The first problems arise when the Head of Sales, his HR partner, and perhaps the sales trainer jointly try to work out exactly what competences need to be developed. In many cases, no one knows exactly what is missing, especially if the sales team were relatively successful in the past, before the downturn.

So what happens next? Often boring and badly focused training sessions follow. In a typical scenario, teams of highly experienced sales people are forced to listen to presentations on “the rules of cold calling” or “secrets of a successful proposals” for the tenth time. Not surprisingly, there is no visible improvement in the sales performance following the training. The only measurement that goes up is the level of scepticism towards training in general.

If we want a sales development programme in which the return on investment (ROI) of time and money is high, general sales training sessions simply won’t do the trick. The hit-and-miss approach (“let’s develop many skills, we might do something useful”) is too expensive for many companies.

Instead, it is worth investing in a preliminary diagnosis to find out exactly what the key competences are that would make a salesperson successful in a specific market. Then the training can target those skills precisely.


Who knows the answer?

So how do our senior sales people have to change, and what new skills do they need to master in order to acquire new clients, to attract new business in the new, tougher market conditions?

Who knows the answer to this crucial question? Managers of members of the sales team? Well, if they knew the answer, we wouldn’t be struggling now.

Our competitors? Well, it seems that they are struggling too. And even if they knew the answer they might be reluctant to share it with us.

Sales trainers? They can teach general sales skills, but they are unlikely to know the unique characteristics of our market.


1st approach – Our customers know it all

The key is always with the customer. If we thoroughly understand what our customers need from our salespeople – what kind of attitude, behaviour, communication would prompt them to buy our product – we can plan our sales development programme accordingly.

So let’s start the sales development process by asking the customers what they need.
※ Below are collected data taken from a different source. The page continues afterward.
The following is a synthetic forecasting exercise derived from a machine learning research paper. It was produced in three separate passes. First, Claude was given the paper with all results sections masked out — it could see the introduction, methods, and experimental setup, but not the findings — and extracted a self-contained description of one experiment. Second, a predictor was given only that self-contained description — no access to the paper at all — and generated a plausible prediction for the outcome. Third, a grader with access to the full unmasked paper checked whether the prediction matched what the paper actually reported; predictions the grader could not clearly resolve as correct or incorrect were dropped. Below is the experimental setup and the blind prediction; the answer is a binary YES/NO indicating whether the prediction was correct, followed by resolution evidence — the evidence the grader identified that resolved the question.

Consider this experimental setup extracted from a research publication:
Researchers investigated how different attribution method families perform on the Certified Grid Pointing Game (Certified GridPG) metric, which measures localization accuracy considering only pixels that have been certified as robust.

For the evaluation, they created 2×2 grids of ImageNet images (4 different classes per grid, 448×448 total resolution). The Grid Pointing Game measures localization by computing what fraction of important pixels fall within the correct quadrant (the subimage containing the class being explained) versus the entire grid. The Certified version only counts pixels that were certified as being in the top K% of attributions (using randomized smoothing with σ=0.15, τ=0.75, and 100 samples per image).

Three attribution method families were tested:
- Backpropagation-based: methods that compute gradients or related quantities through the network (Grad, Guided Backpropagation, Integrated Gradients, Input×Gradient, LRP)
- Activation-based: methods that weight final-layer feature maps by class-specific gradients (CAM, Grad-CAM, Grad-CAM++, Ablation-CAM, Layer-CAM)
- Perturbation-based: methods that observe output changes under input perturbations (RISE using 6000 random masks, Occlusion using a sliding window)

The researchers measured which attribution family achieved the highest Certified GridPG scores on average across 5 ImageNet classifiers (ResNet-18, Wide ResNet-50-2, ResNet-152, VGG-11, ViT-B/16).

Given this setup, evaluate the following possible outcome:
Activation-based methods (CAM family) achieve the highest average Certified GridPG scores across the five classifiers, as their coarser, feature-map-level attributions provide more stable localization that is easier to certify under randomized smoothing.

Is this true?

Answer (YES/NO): NO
There is nothing new in this approach. Marketing specialists have long been using techniques of market research to make communication more efficient. But when it comes to sales skills development, we tend to forget about our customers’ unique needs and fall back on the general approach.

Information about your customer’s preferences may already be available in your company. Perhaps in your recent customer satisfaction survey there is relevant data on how your customers feel about their “relationship managers” and what they expect of them. If this is the case, don’t be afraid to use this data to increase the ROI of the sales skills development programme.


2nd approach: Our best salespeople know it all

Even if market conditions are tough and the sales team in general isn’t performing well, there are always a few star agents who are still getting better results. What is their secret?

We often find that top sales people don’t know their own secret, they don’t know what skills they have that make them successful. This can be very frustrating to sales managers, because a lack of understanding of the reasons for their comparative success makes sales development (and recruitment) very difficult.

Once this is understood, the second approach to designing a high ROI sales development programme is to identify those qualities that distinguish highly successful salespeople from average and low-performing ones in your specific market.

This can be done at different levels:

  • You can look at basic competences, e.g. how our sales superstars are different from others regarding assertiveness, emotional control, openness, etc.
  • You can look at specific sales-related behaviour, e.g. how much time our top sales people spend doing cold calls each week and how this compare to their colleagues.

Either way, the point is to identify the reasons why some agents are more successful than others in terms of skills, attitude and behaviour.


How about you?

How do you go about sales skills development? Do you devote time and energy in the preparation phase to make it into a high ROI programme? Or do you settle for the hit-and-miss approach?